Re: index prefetching

From: Peter Geoghegan <pg(at)bowt(dot)ie>
To: Andres Freund <andres(at)anarazel(dot)de>
Cc: Tomas Vondra <tomas(dot)vondra(at)enterprisedb(dot)com>, Melanie Plageman <melanieplageman(at)gmail(dot)com>, Robert Haas <robertmhaas(at)gmail(dot)com>, PostgreSQL Hackers <pgsql-hackers(at)lists(dot)postgresql(dot)org>, Georgios <gkokolatos(at)protonmail(dot)com>, Thomas Munro <thomas(dot)munro(at)gmail(dot)com>, Konstantin Knizhnik <knizhnik(at)garret(dot)ru>, Dilip Kumar <dilipbalaut(at)gmail(dot)com>
Subject: Re: index prefetching
Date: 2024-02-15 01:37:54
Message-ID: CAH2-Wz=8kzZCyJ46X9rA-Un1hvjdHj5gDgmOfZ5cRQBvRarJYg@mail.gmail.com
Views: Raw Message | Whole Thread | Download mbox | Resend email
Thread:
Lists: pgsql-hackers

On Wed, Feb 14, 2024 at 7:28 PM Andres Freund <andres(at)anarazel(dot)de> wrote:
> On 2024-02-13 14:54:14 -0500, Peter Geoghegan wrote:
> > This property of index scans is fundamental to how index scans work.
> > Pinning an index page as an interlock against concurrently TID
> > recycling by VACUUM is directly described by the index API docs [1],
> > even (the docs actually use terms like "buffer pin" rather than
> > something more abstract sounding). I don't think that anything
> > affecting that behavior should be considered an implementation detail
> > of the nbtree index AM as such (nor any particular index AM).
>
> Given that the interlock is only needed for non-mvcc scans, that non-mvcc
> scans are rare due to catalog accesses using snapshots these days and that
> most non-mvcc scans do single-tuple lookups, it might be viable to be more
> restrictive about prefetching iff non-mvcc snapshots are in use and to use
> method of cleanup that allows multiple pages to be cleaned up otherwise.

I agree, but don't think that it matters all that much.

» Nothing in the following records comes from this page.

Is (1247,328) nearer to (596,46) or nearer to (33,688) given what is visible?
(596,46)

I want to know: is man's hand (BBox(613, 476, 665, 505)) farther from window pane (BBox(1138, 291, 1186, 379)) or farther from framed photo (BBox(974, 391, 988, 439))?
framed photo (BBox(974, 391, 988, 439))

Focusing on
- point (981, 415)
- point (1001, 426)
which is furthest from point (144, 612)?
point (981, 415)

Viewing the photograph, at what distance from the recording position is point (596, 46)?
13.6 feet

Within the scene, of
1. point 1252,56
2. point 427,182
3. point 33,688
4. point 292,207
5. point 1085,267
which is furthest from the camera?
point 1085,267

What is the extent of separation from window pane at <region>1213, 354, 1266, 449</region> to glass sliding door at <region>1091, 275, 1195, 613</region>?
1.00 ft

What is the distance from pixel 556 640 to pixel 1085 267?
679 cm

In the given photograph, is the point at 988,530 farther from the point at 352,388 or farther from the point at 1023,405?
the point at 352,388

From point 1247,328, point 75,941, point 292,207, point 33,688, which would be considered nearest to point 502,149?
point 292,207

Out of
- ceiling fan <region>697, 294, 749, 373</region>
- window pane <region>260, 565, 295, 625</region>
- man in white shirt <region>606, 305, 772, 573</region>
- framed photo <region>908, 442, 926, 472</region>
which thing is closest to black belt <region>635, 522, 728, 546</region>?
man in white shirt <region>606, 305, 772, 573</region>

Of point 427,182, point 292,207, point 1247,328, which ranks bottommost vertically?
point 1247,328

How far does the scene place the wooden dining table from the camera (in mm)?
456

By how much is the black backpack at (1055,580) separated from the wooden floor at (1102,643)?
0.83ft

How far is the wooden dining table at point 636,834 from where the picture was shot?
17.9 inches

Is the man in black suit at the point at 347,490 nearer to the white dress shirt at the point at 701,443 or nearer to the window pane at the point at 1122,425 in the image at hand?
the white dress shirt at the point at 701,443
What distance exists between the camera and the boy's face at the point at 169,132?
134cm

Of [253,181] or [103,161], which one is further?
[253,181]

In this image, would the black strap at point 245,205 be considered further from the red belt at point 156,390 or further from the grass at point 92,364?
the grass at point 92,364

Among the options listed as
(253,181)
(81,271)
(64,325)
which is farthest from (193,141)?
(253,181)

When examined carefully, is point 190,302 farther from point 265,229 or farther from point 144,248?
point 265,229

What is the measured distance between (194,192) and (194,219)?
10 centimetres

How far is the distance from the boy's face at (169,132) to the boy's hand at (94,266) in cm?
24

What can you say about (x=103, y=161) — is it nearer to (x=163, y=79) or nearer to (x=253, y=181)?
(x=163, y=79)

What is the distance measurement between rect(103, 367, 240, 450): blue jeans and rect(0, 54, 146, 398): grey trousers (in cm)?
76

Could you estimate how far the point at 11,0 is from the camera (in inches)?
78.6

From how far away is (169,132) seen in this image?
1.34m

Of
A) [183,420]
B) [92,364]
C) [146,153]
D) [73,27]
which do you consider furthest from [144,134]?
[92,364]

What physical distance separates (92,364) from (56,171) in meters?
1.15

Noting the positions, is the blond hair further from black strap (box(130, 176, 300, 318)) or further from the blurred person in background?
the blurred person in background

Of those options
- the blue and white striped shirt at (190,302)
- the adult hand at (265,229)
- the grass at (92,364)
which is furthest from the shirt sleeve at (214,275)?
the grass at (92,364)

If you have an MVCC snapshot, that doesn't mean that TID recycle
safety problems automatically go away. It only means that you have one
known and supported alternative approach to dealing with such
problems. It's not like you just get that for free, just by using an
MVCC snapshot, though -- it has downsides. Downsides such as the
current _bt_killitems() behavior with a concurrently-modified leaf
page (modified when we didn't hold a leaf page pin). It'll just give
up on setting any LP_DEAD bits due to noticing that the leaf page's
LSN changed. (Plus there are implementation restrictions that I won't
repeat again now.)

When I refer to the buffer pin interlock, I'm mostly referring to the
general need for something like that in the context of index scans.
Principally in order to make kill_prior_tuple continue to work in
something more or less like its current form.

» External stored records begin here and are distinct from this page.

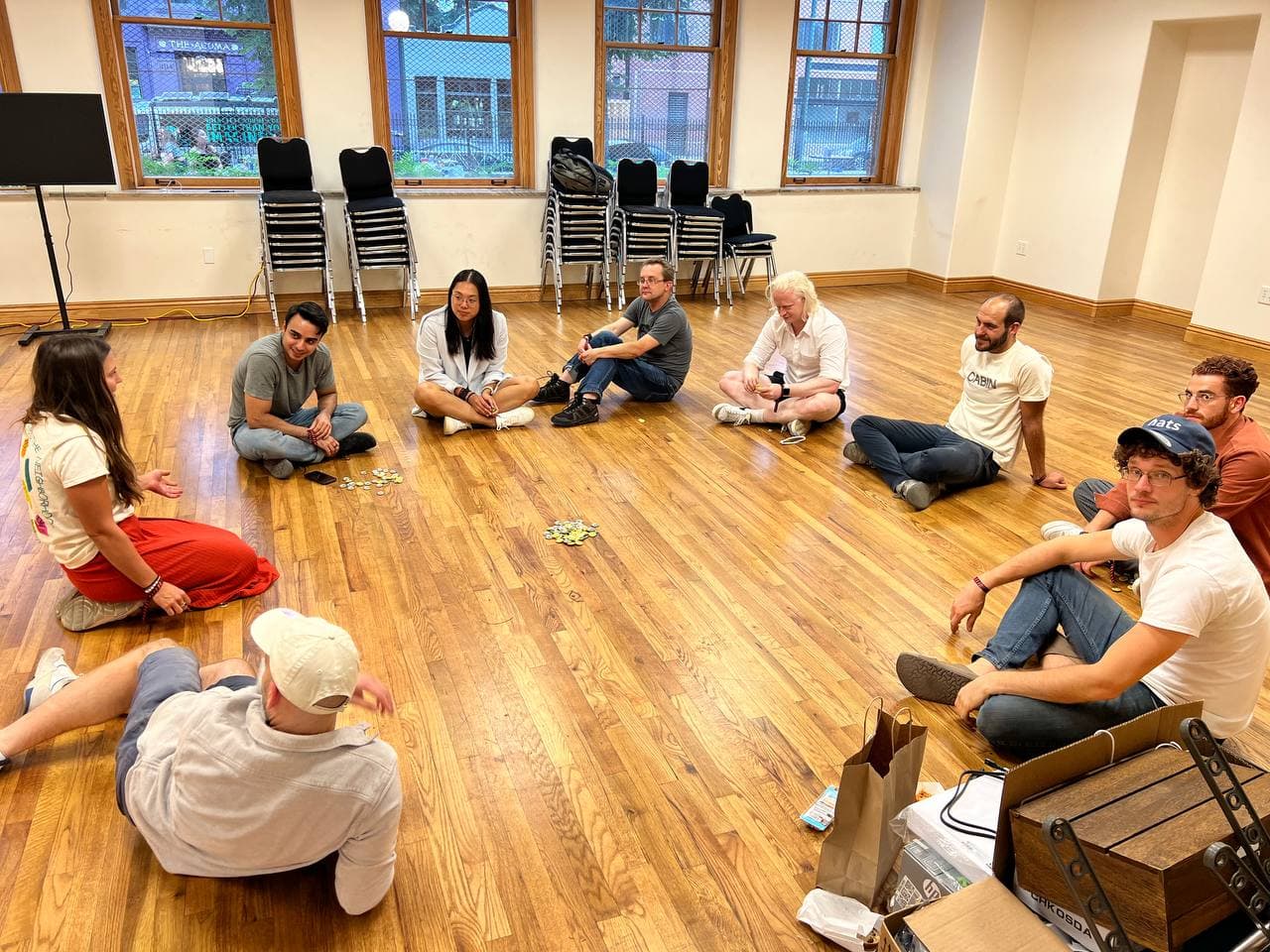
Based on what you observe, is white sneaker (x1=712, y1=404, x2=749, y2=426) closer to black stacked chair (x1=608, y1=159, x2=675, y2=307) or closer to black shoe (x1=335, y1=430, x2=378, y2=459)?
black shoe (x1=335, y1=430, x2=378, y2=459)

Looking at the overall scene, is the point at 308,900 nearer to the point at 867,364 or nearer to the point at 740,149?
the point at 867,364

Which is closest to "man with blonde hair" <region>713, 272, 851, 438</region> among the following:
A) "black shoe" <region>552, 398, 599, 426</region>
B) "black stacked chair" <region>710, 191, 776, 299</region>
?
"black shoe" <region>552, 398, 599, 426</region>

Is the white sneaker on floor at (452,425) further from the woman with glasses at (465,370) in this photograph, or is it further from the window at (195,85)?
the window at (195,85)

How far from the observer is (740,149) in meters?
8.58

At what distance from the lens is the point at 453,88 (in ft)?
25.1

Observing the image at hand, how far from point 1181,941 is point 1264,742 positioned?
1.33 metres

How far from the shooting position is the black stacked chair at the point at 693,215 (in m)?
8.02

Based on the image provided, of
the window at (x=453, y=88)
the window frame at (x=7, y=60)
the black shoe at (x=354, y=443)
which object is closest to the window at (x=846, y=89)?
the window at (x=453, y=88)

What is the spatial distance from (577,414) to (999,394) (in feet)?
7.08

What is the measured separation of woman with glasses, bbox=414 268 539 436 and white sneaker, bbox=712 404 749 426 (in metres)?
1.05

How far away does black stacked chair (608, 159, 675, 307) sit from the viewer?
782 centimetres

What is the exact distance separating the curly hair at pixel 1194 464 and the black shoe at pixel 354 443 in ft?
11.3

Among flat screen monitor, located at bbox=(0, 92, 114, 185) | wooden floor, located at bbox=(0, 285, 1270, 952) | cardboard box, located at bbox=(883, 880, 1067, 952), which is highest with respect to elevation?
flat screen monitor, located at bbox=(0, 92, 114, 185)

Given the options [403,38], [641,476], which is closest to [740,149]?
[403,38]
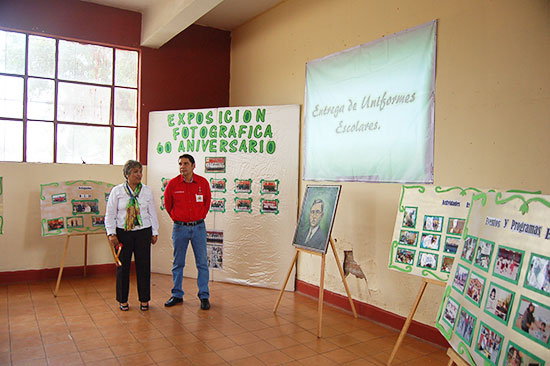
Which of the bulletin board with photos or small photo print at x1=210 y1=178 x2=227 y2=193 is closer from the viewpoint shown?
the bulletin board with photos

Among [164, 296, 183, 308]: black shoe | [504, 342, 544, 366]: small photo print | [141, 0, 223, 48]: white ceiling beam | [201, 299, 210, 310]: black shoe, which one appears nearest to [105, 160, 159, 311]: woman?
[164, 296, 183, 308]: black shoe

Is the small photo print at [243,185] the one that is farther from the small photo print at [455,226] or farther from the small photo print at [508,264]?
the small photo print at [508,264]

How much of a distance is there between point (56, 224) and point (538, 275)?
498 cm

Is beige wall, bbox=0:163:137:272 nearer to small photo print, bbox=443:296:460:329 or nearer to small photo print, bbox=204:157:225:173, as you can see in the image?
small photo print, bbox=204:157:225:173

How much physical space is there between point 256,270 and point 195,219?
4.15 feet

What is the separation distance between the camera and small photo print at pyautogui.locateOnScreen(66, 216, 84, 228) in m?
5.05

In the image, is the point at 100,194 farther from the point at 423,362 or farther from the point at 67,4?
the point at 423,362

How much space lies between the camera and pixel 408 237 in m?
3.17

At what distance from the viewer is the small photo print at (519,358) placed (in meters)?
1.34

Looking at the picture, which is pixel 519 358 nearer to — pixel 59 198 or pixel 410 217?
pixel 410 217

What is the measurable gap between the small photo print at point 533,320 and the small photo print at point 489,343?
0.11 meters

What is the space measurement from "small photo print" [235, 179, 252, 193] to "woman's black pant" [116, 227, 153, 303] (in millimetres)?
1455

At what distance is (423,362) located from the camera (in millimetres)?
3189

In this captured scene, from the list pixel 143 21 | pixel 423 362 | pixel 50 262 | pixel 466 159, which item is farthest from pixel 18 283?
pixel 466 159
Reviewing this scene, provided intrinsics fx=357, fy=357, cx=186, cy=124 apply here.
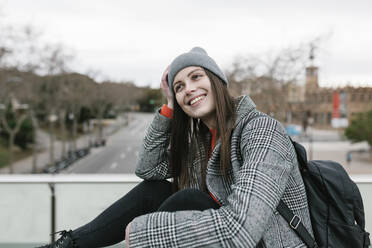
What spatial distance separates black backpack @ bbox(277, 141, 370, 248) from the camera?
114cm

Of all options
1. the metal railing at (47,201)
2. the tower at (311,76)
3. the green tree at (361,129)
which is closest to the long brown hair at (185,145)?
the metal railing at (47,201)

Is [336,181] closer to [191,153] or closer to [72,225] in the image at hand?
[191,153]

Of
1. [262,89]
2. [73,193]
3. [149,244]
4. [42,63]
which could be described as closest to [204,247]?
[149,244]

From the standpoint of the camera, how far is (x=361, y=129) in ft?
72.2

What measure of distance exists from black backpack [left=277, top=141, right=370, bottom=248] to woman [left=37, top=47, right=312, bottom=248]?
0.03 meters

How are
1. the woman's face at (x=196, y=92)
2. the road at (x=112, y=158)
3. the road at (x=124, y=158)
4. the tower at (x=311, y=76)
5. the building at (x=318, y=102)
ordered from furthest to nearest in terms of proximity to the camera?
the road at (x=112, y=158), the road at (x=124, y=158), the building at (x=318, y=102), the tower at (x=311, y=76), the woman's face at (x=196, y=92)

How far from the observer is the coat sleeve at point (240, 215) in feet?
3.15

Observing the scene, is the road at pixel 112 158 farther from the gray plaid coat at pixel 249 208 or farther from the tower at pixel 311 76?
the gray plaid coat at pixel 249 208

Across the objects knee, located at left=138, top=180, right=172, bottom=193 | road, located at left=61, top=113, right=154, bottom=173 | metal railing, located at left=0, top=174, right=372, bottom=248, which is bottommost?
road, located at left=61, top=113, right=154, bottom=173

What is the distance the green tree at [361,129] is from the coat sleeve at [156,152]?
885 inches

> However, I don't think we would necessarily have to relax the IAM pinning
> rules, just to be able to do prefetching of more than one index leaf
> page.

To be clear, we already do relax the IAM pinning rules. Or at least
nbtree selectively opts out, as I've gone into already.

> Restricting prefetching to entries within a single leaf page obviously
> has the disadvantage of not being able to benefit from concurrent IO whenever
> crossing a leaf page boundary, but at the same time processing entries from
> just two leaf pages would often allow for a sufficiently aggressive
> prefetching. Pinning a small number of leaf pages instead of a single leaf
> page shouldn't be a problem.

You're probably right. I just don't see any need to solve that problem in v1.

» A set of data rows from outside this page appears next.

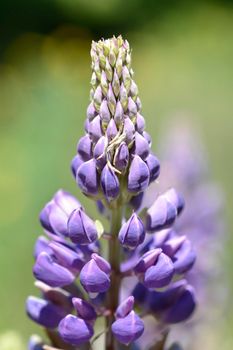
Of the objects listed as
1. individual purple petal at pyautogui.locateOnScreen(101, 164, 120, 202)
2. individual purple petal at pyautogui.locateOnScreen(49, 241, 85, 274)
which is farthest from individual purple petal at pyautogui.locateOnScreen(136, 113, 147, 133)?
individual purple petal at pyautogui.locateOnScreen(49, 241, 85, 274)

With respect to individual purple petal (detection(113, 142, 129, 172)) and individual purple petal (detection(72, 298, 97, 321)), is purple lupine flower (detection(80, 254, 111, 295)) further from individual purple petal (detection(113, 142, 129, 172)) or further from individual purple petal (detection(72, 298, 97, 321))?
individual purple petal (detection(113, 142, 129, 172))

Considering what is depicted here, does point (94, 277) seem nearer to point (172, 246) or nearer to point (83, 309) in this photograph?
point (83, 309)

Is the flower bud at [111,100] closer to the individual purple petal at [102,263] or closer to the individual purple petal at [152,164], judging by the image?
the individual purple petal at [152,164]

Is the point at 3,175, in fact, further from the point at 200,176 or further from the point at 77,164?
the point at 77,164

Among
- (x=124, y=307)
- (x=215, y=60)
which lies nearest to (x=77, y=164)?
(x=124, y=307)

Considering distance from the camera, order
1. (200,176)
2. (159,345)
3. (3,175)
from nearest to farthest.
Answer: (159,345) < (200,176) < (3,175)

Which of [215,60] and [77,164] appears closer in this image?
[77,164]

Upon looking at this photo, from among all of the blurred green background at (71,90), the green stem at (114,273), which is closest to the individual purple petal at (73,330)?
the green stem at (114,273)

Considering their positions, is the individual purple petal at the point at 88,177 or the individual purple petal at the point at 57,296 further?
the individual purple petal at the point at 57,296
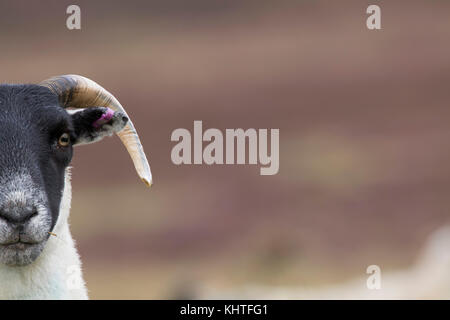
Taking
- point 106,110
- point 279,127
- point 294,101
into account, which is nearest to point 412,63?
point 294,101

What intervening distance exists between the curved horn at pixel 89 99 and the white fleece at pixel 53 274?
0.94 m

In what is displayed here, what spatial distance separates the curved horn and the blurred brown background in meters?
11.1

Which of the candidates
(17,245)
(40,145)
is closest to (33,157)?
(40,145)

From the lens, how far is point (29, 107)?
11375mm

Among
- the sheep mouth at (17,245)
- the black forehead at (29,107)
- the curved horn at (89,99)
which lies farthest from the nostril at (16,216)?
the curved horn at (89,99)

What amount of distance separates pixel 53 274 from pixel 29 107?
5.40 ft

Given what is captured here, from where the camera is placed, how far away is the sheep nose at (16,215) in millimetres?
10406

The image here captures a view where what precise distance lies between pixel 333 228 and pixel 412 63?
16.8 m

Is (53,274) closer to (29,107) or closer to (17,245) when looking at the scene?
(17,245)

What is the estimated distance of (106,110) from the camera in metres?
12.0

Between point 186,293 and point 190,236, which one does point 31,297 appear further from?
point 190,236

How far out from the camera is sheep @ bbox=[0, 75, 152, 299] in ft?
34.7

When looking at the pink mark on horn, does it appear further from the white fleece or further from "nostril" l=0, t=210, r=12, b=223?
"nostril" l=0, t=210, r=12, b=223

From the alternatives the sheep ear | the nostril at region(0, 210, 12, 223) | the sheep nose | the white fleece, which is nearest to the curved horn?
the sheep ear
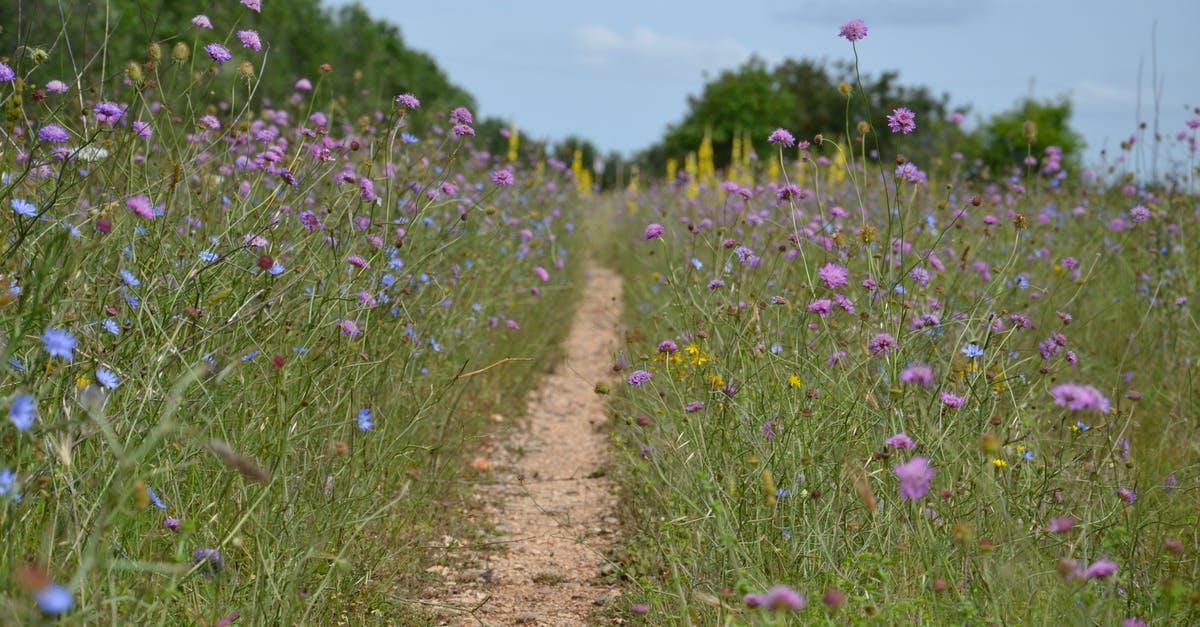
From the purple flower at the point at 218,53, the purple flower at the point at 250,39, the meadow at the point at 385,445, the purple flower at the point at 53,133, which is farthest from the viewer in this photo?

> One argument for loosening the tight coupling between kill_prior_tuples and
> index scan progress is that the lack of kill_prior_tuples for bitmap scans is
> quite problematic. I've seen numerous production issues with bitmap scans
> caused by subsequent scans processing a growing set of dead tuples, where
> plain index scans were substantially slower initially but didn't get much
> slower over time.

I've seen production issues like that too. No doubt it's a problem.

> We might be able to design a system where the bitmap
> contains a certain number of back-references to the index, allowing later
> cleanup if there weren't any page splits or such.

That does seem possible, but do you really want a design for index
prefetching that relies on that massive enhancement (a total redesign
of kill_prior_tuple) happening at some point in the not-too-distant
future? Seems risky, from a project management point of view.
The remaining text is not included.